- [Goal of the exercise]: Reproduce word for word the stretch of rows from the line containing "The input image" through the line containing "Answer: tire @", including both of those lines.

============================================================

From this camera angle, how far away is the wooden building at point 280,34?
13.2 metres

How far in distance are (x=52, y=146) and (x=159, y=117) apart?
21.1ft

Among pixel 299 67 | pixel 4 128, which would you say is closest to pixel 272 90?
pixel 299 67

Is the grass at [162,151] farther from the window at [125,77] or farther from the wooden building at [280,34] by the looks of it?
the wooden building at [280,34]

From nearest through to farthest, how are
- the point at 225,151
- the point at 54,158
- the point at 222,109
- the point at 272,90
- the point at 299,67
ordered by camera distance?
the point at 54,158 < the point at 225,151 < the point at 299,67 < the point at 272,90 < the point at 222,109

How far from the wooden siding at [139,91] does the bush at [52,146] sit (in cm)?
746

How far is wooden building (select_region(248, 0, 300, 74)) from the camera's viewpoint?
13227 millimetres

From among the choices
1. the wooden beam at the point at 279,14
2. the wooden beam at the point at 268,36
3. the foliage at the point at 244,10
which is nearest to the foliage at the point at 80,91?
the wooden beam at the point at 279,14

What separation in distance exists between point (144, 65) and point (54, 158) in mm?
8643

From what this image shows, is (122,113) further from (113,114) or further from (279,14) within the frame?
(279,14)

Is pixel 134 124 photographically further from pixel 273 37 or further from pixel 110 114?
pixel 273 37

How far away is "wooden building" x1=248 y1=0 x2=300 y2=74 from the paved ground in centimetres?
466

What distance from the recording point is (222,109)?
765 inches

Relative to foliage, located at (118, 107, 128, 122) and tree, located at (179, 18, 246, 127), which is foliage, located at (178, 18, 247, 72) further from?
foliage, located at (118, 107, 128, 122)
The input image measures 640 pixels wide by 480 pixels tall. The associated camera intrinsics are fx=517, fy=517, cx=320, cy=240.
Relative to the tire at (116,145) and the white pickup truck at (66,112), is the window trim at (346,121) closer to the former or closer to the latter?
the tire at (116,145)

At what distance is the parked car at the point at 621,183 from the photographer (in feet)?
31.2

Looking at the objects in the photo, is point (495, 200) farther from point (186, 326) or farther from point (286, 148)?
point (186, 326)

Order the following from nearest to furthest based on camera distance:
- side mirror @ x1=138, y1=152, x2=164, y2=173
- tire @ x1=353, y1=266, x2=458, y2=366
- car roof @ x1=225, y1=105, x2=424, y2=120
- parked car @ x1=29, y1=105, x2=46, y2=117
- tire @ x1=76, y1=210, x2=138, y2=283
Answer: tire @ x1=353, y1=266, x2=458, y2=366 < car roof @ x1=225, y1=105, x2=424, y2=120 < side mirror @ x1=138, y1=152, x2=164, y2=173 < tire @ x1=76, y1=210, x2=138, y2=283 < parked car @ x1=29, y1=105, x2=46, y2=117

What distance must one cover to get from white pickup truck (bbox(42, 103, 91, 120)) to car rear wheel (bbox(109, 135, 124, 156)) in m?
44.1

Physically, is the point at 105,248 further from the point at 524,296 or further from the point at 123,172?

============================================================

- [Exercise output]:
The input image measures 640 pixels wide by 480 pixels tall. The associated camera intrinsics are fx=517, fy=517, cx=320, cy=240.
Relative to the tire at (116,145) and the white pickup truck at (66,112), is the window trim at (346,121) closer to the former or closer to the latter?
the tire at (116,145)

At what distance is the parked car at the point at 621,183 from the photographer (in feet)?
31.2

Looking at the objects in the photo, is point (495, 200) farther from point (186, 326) or farther from point (286, 148)?
point (186, 326)

Order the following from nearest to furthest based on camera distance:
- side mirror @ x1=138, y1=152, x2=164, y2=173
- tire @ x1=353, y1=266, x2=458, y2=366
- car roof @ x1=225, y1=105, x2=424, y2=120
- parked car @ x1=29, y1=105, x2=46, y2=117
- tire @ x1=76, y1=210, x2=138, y2=283
Answer: tire @ x1=353, y1=266, x2=458, y2=366 < car roof @ x1=225, y1=105, x2=424, y2=120 < side mirror @ x1=138, y1=152, x2=164, y2=173 < tire @ x1=76, y1=210, x2=138, y2=283 < parked car @ x1=29, y1=105, x2=46, y2=117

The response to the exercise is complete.